L: Could you tell me what, for you, makes a space queer?
Well, the simple-not-so-simple answer is a space where queer people feel accepted, but it’s hard to create a space like that. Most spaces, I think, have some kind of leadership, not always, but usually someone has to organise certain things, so it is good to have representation in that, I think that’s really important. So, a space where queer people, in that case, are able to kind of take charge and take the lead, and I think within the group, if it’s more than one person that’s organising it, hopefully there would be some sort of diversity, I think that would be ideal. So that it’s not just white cis-gender gay men for instance ˗ that’s just one small aspect of the queer community, which is so big and so diverse in itself, so I think that helps. And to open up the space to a variety of experiences.
I think people, like if it’s not going to be a diverse group, there’s going to be a blind spot, so having it be accepting and open and hopefully having it not criticising other identities too much… I feel like one thing that’s really not talked about very much is the phenomenon of biphobia, which you see everywhere, even within the queer community, unfortunately. And of course, there’s all kinds of other forms of phobia and discrimination that you see within the queer community, so I think people who identify as bi are not alone in struggling with that type of thing.
“One thing that’s really not talked about very much is the phenomenon of biphobia, which you see everywhere, even within the queer community.”
But the idea of kind of recognising your own privileges and recognising other people’s privileges… It’s fine if someone wants to say to me ‘you know, you have a partner that’s a man and you’re a woman, so to the ‘untrained eye’, you might just appear to be a straight person’, it’s fine to recognise those privileges, that’s important too, but also there can be a flip side to that, and there can be discrimination, and also a lack of acceptance within the queer community can really weigh someone down as well.
“A lack of acceptance within the queer community can really weigh someone down as well.”
So, I think a diverse group that can organise the event and the space and keep a structure, like not police it but just kind of encourage a healthy debate while being respectful of all queer identities and all identities in general, because any good debate has to be intersectional as well, and any good conversation has to take into account the intersection of people’s identities.
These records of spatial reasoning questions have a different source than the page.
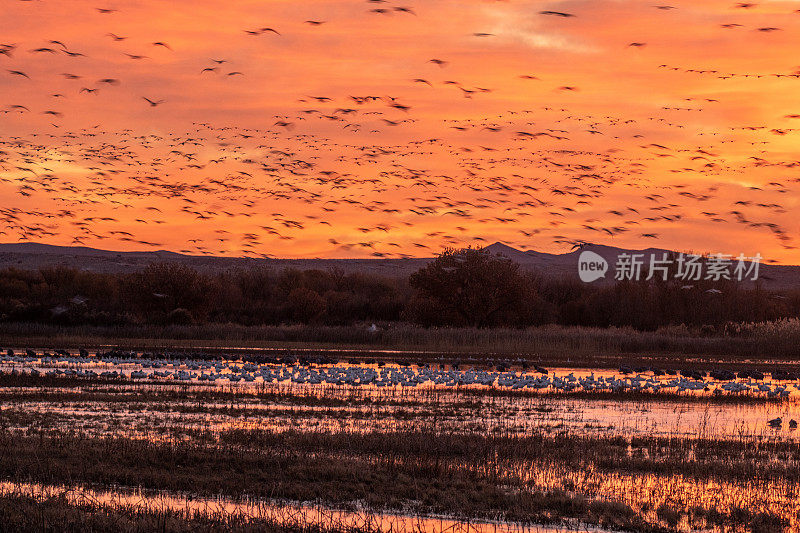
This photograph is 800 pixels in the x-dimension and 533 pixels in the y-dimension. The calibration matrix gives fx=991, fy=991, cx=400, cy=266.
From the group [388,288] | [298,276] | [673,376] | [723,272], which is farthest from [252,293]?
[673,376]

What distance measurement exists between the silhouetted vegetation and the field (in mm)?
36866

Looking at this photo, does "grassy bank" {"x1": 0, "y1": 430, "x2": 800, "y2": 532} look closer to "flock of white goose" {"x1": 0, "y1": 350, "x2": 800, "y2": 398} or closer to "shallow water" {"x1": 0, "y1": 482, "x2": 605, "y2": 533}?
"shallow water" {"x1": 0, "y1": 482, "x2": 605, "y2": 533}

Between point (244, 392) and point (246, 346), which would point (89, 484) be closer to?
point (244, 392)

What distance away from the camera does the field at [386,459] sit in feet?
39.1

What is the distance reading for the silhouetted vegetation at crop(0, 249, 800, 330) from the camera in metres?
71.8

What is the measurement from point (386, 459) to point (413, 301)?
6373 centimetres

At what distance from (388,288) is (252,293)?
15819mm

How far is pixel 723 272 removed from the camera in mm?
90562

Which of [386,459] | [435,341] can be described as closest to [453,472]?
[386,459]

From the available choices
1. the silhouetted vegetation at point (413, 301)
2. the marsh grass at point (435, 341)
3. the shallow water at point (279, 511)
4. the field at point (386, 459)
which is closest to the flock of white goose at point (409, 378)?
the field at point (386, 459)

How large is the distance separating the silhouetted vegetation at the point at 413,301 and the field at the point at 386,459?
36.9m

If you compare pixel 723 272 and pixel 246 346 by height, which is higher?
pixel 723 272

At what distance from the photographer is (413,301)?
260ft

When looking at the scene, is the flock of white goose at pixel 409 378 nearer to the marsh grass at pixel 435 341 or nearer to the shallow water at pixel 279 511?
the marsh grass at pixel 435 341
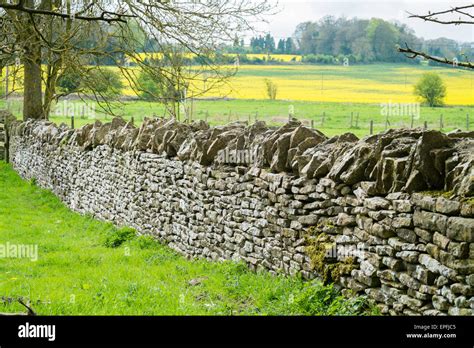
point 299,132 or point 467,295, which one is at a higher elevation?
point 299,132

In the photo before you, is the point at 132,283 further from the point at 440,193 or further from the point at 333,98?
the point at 333,98

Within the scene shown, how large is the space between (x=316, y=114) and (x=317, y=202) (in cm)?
3162

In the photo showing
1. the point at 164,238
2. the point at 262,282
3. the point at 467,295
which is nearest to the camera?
the point at 467,295

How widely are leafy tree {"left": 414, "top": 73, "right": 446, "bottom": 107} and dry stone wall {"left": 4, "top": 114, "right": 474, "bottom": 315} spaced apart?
29194mm

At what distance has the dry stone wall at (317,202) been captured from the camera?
4645mm

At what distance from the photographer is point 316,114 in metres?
37.4

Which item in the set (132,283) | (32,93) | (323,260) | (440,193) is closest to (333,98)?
(32,93)

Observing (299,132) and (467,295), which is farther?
(299,132)

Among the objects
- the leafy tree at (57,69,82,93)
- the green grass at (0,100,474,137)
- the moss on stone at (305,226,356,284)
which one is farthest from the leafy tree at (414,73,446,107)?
the moss on stone at (305,226,356,284)
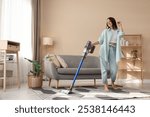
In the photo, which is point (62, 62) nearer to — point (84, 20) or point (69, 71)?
point (69, 71)

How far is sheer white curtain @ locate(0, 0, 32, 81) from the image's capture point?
15.9 feet

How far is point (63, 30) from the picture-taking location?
6586mm

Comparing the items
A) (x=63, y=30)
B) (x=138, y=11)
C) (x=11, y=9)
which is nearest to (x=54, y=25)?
(x=63, y=30)

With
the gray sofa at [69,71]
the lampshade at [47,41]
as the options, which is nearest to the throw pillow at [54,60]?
the gray sofa at [69,71]

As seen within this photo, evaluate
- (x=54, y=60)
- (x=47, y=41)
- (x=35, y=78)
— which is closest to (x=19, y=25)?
(x=47, y=41)

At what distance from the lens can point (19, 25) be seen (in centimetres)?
545

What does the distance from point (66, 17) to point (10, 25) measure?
6.54 feet

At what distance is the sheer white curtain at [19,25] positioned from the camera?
15.9ft

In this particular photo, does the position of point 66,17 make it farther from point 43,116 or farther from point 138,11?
point 43,116

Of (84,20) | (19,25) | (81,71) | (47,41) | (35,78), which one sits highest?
(84,20)

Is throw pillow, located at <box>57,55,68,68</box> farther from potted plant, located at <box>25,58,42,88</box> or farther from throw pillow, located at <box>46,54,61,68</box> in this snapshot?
potted plant, located at <box>25,58,42,88</box>

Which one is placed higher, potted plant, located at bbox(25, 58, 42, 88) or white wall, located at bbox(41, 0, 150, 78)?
white wall, located at bbox(41, 0, 150, 78)

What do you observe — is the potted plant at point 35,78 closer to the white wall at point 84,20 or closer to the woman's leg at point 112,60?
the woman's leg at point 112,60

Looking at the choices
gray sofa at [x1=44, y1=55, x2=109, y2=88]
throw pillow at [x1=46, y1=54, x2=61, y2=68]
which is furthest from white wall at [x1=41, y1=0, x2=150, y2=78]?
throw pillow at [x1=46, y1=54, x2=61, y2=68]
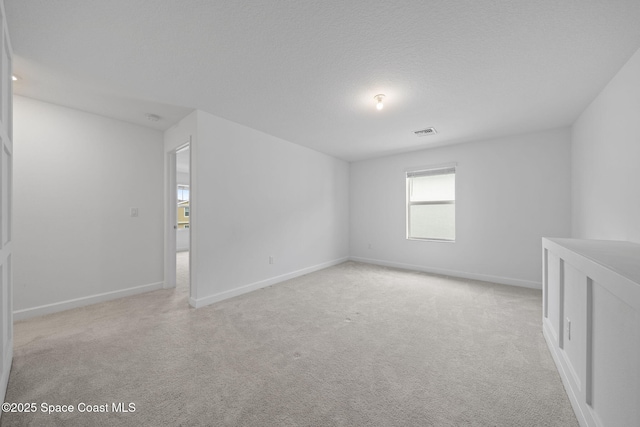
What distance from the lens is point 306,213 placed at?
4672 mm

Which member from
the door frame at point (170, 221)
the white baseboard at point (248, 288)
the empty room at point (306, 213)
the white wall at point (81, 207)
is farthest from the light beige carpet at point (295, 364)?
the door frame at point (170, 221)

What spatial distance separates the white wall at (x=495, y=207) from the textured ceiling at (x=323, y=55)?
821 mm

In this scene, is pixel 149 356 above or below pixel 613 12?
below

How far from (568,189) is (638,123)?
208 centimetres

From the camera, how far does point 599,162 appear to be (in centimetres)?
253

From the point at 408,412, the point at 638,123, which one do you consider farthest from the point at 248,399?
the point at 638,123

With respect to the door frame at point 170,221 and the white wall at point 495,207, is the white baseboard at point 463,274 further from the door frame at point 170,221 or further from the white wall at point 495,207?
the door frame at point 170,221

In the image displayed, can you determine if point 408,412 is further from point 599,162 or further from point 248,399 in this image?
point 599,162

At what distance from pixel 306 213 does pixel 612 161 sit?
153 inches

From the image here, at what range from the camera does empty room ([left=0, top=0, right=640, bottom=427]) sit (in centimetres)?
146

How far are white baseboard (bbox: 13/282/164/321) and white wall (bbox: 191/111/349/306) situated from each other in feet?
3.88

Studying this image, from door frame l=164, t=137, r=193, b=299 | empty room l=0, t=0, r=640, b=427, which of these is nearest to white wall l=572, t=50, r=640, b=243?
empty room l=0, t=0, r=640, b=427

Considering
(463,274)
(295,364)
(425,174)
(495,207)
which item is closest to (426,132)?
(425,174)

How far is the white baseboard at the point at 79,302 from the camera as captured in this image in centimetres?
265
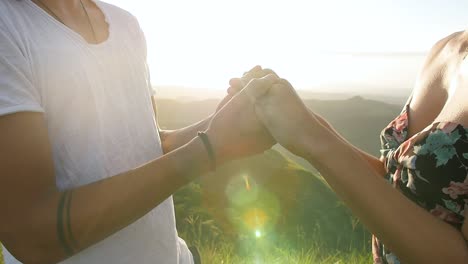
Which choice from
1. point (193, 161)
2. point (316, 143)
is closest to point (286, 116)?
point (316, 143)

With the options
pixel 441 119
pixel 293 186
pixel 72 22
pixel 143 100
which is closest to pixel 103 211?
pixel 143 100

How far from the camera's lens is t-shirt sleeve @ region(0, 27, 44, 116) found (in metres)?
1.34

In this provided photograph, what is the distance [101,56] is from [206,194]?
7.51 metres

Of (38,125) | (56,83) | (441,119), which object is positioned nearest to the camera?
(38,125)

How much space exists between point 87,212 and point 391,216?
1152mm

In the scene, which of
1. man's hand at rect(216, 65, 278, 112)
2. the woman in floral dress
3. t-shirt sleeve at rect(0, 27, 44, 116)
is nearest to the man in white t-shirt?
t-shirt sleeve at rect(0, 27, 44, 116)

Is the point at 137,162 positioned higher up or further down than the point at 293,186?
higher up

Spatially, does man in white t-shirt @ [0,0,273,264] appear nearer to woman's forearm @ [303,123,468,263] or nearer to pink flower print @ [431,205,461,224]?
woman's forearm @ [303,123,468,263]

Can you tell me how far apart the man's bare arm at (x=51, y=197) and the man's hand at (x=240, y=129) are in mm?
253

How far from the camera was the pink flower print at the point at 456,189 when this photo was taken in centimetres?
191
And I think it also really helps to do some reading about what I’m gonna call identity studies for lack of a better word, how people might privilege certain identities in certain spaces.
So, when you’re in a group of queer people, your queerness might feel very important all of a sudden, or it could also have the flipside of ‘Oh, it doesn’t matter because we’re all queer’. It might not feel like something you have to be very vocal about, but it could also be something that you talk about constantly, because you’re finally in a space where everybody is queer.
And it goes that way for a lot of identities, a lot of communities; you see a lot of times that maybe a person of colour, like a woman of colour might privilege her identity of being a person of colour over her identity of being a woman. So white women might expect like ‘Oh, we’re all women here’, but for the person of colour it might be like ‘Well, actually, when it comes down to it, I’m gonna go ahead and privilege my identity as a person of colour’.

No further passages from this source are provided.